Scheme function that returns function is returning unexpected value
Question
I have a function in scheme
(define (m-m f)
(let ((count 0))
(define (h-m-c?) count)
(define (r-c) (begin (set! count 0) count))
(define (m-f m)
(cond ((eq? m 'h-m-c?) (h-m-c))
((eq? m 'r-c) (r-c))
(else (set! count (+ 1 count)) f)))
m-f))
where m-f is a function that is returned.
However, rather than returning a value, it returns
#<procedure:m-f>
It appears there is no error with the code, so why doesn't this return a usable value?
Solution
You told it to return m-f
. That's the name of a procedure that you defined, so it's returning the procedure. To use this return value, you need to assign it to another variable.
(define thing1 (m-m 'unused))
(define thing2 (m-m 'who-cares))
(thing1 'h-m-c?)
(thing1 'increment)
(thing1 'h-m-c?)
(thing2 'h-m-c?)
Some other commentary:
Procedure names ending in ?
are used for predicates that report true/false.
You don't need begin
in (r-c)
. Procedure bodies allow multiple expressions, and execute them in order just like begin
.
Why didn't you define a function for the case where count
is incremented, like you did for the other cases?

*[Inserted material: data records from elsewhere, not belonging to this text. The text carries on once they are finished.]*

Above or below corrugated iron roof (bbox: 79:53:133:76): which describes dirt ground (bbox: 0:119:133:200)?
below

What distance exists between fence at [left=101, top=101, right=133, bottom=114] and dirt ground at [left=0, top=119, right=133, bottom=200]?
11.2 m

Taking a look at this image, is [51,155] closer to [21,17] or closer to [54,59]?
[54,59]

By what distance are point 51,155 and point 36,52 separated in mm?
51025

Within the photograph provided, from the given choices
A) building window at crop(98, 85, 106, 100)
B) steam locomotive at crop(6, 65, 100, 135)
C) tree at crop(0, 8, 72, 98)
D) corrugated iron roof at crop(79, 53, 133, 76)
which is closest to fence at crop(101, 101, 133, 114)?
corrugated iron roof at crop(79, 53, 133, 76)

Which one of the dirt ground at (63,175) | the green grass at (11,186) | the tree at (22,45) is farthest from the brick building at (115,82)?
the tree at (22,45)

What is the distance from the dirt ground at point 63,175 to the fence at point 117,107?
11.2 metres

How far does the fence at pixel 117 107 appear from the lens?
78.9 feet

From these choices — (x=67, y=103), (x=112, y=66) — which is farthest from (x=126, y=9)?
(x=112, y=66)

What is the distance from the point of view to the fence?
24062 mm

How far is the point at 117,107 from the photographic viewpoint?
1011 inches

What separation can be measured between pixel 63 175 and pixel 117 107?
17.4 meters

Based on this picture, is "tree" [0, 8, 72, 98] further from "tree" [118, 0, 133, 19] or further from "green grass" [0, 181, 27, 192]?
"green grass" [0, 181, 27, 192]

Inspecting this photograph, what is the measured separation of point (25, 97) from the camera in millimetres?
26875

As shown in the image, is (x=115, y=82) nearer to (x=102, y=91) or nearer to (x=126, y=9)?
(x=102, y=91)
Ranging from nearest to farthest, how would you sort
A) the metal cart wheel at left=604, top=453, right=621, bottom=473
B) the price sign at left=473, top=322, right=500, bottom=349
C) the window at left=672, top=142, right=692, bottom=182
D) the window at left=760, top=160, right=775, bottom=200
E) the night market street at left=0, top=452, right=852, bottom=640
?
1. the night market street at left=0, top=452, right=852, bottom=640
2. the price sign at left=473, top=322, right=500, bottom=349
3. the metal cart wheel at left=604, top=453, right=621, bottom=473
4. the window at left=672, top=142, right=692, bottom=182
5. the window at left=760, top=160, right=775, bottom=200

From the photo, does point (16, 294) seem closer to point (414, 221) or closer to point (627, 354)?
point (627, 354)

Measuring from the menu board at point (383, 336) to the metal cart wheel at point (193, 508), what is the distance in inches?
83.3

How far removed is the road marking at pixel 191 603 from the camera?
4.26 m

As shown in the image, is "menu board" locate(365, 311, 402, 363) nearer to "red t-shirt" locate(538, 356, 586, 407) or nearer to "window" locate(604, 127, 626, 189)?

Using the default for incrementing seems inappropriate, you should require a specific m
parameter for this.
What's the purpose of the f
parameter? The only thing it's used for is to be returned when incrementing? Wouldn't the new value of count
be a more useful return value? It seems like it's intended to be a "name" for the instance; if so, perhaps you should add a new operation to return the name, rather than doing this when incrementing.
EDIT:
Based on the answer below, I suspect you're misusing the f
parameter. It's probably supposed to be a function that you call when doing the increment. So you need to supply it as a lambda expression, and return (f)
rather than just f
.